On 1/29/15 11:26 AM, Morgan Fainberg wrote:
I’m looking at the expectation that a downgrade is possible. Each time I look at the downgrades I feel that it doesn’t make sense to ever really perform a downgrade outside of a development environment. The potential for permanent loss of data / inconsistent data leads me to believe the downgrade is a flawed design. Input from the operators on real-world cases would be great to have. This is an operator specific set of questions related to a post I made to the OpenStack development mailing list: http://lists.openstack.org/pipermail/openstack-dev/2015-January/055586.html
In all the environments I've worked in, we have never relied on the concept of a downgrade. Our policy was to always fail forward. All of our upgrades have been done on live systems, with users actively operating on them. We consider that any actions done from the point of when an API service come back online are now part of the permanent record and cannot be lost. To that end, any errors found are quickly diagnosed, patched, and deployed to keep operations going.

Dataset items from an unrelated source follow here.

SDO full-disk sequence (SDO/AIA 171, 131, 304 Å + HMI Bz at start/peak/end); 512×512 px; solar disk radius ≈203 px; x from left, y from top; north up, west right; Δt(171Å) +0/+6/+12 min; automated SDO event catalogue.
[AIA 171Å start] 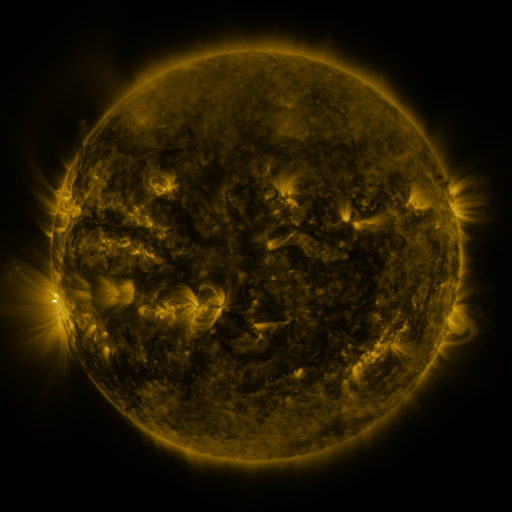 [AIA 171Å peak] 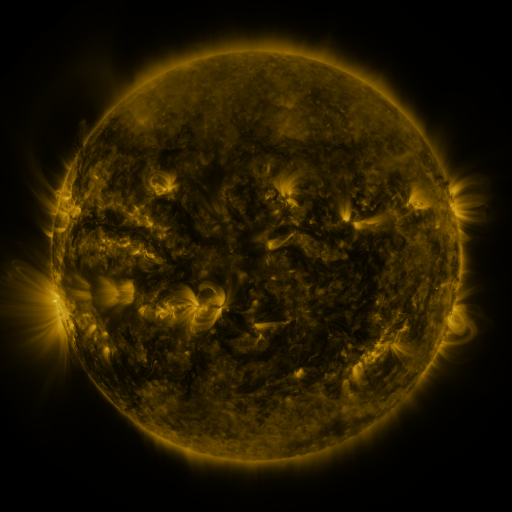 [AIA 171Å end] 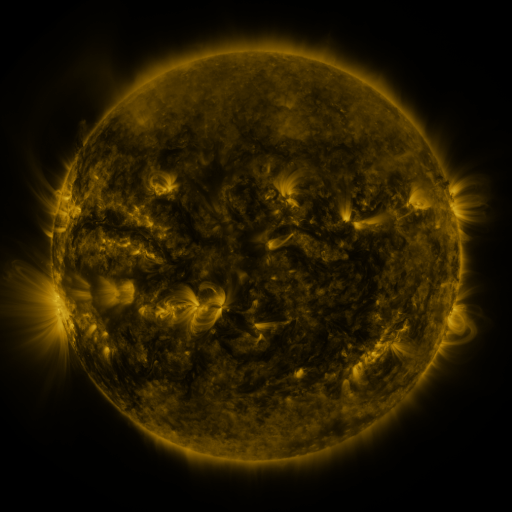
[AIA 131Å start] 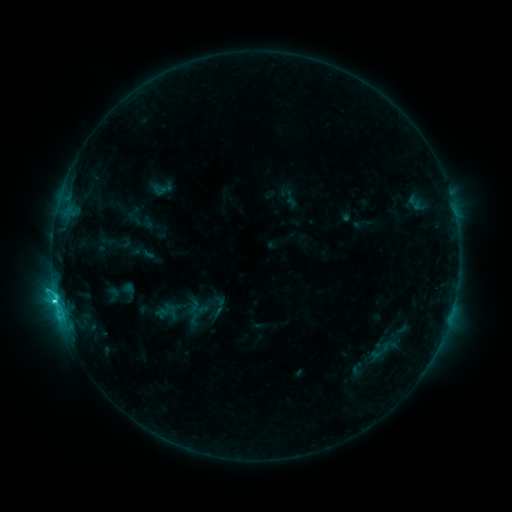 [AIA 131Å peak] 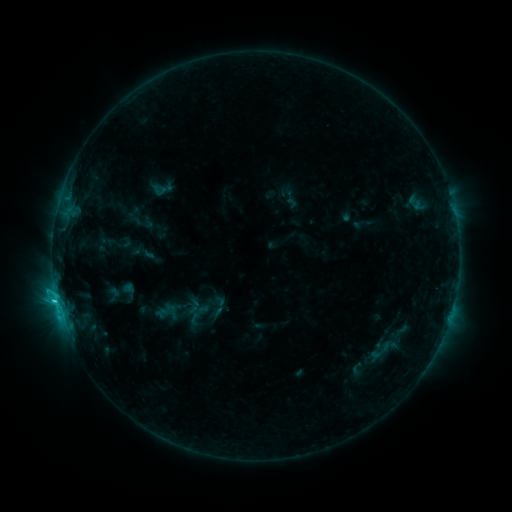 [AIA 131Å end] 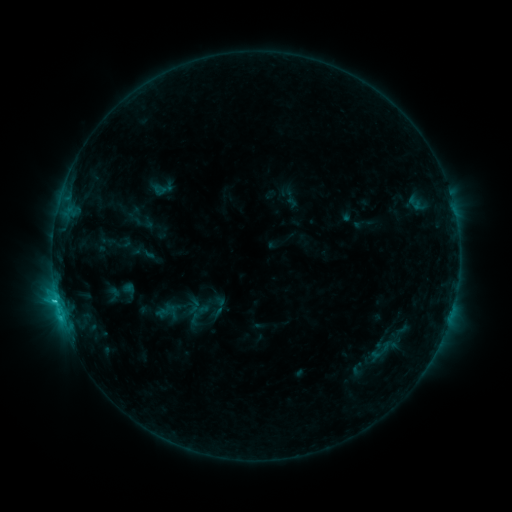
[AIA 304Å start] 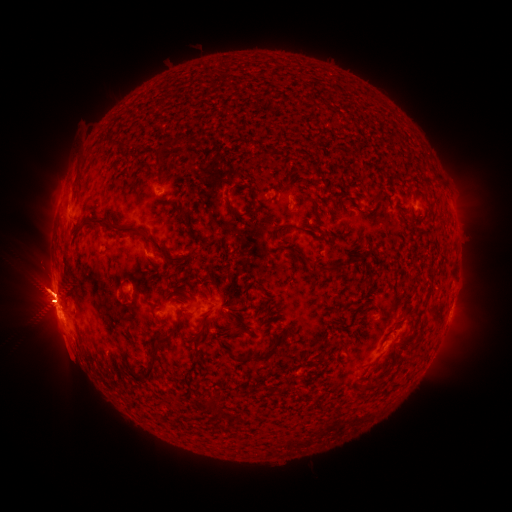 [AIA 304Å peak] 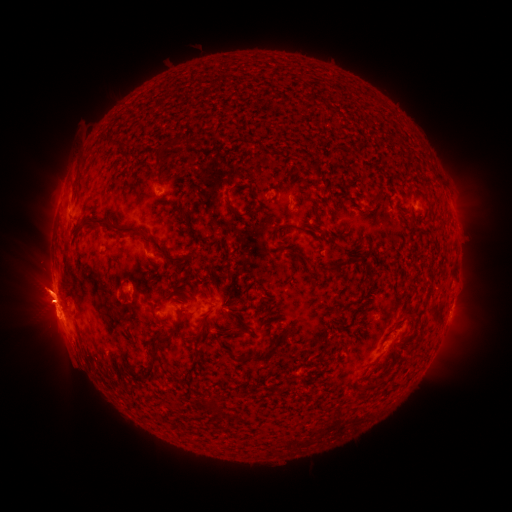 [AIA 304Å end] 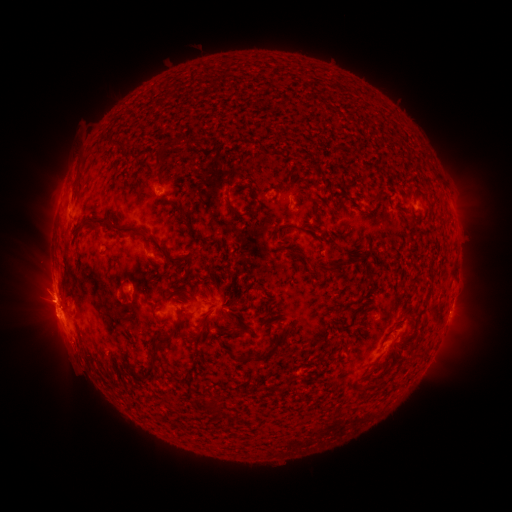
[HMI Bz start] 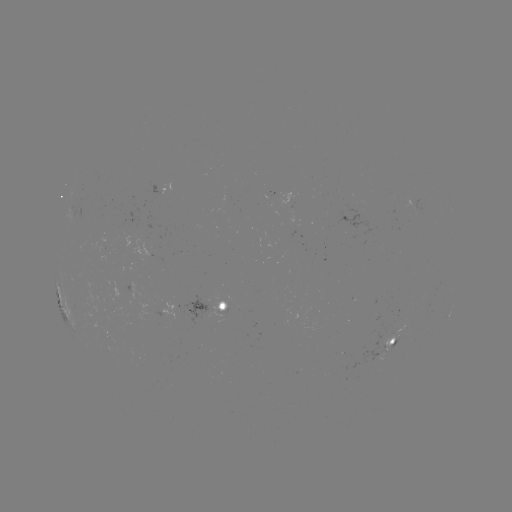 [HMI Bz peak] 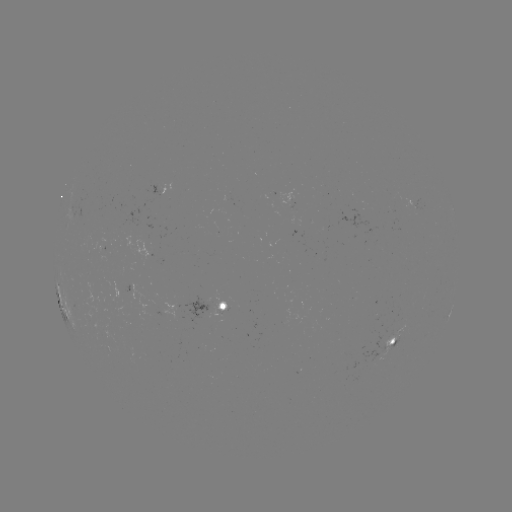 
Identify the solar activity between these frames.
eruption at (43, 290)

It makes little sense to me to run into a problem with code, and then trust that code to back out of what it had done (problematically in the first place). In one environment I've worked in, we even had custom downstream migrations involved, which CERTAINLY did not have backout routines, and wouldn't have been tested to begin with. We do keep backups of database content, from a disaster recovery POV, not from a rollback POV. If we absolutely had to, we would do the restore from previous backup, and attempt to mitigate differences in runtime environments vs what the database reflects, but because of the uncertainty that would be a last resort.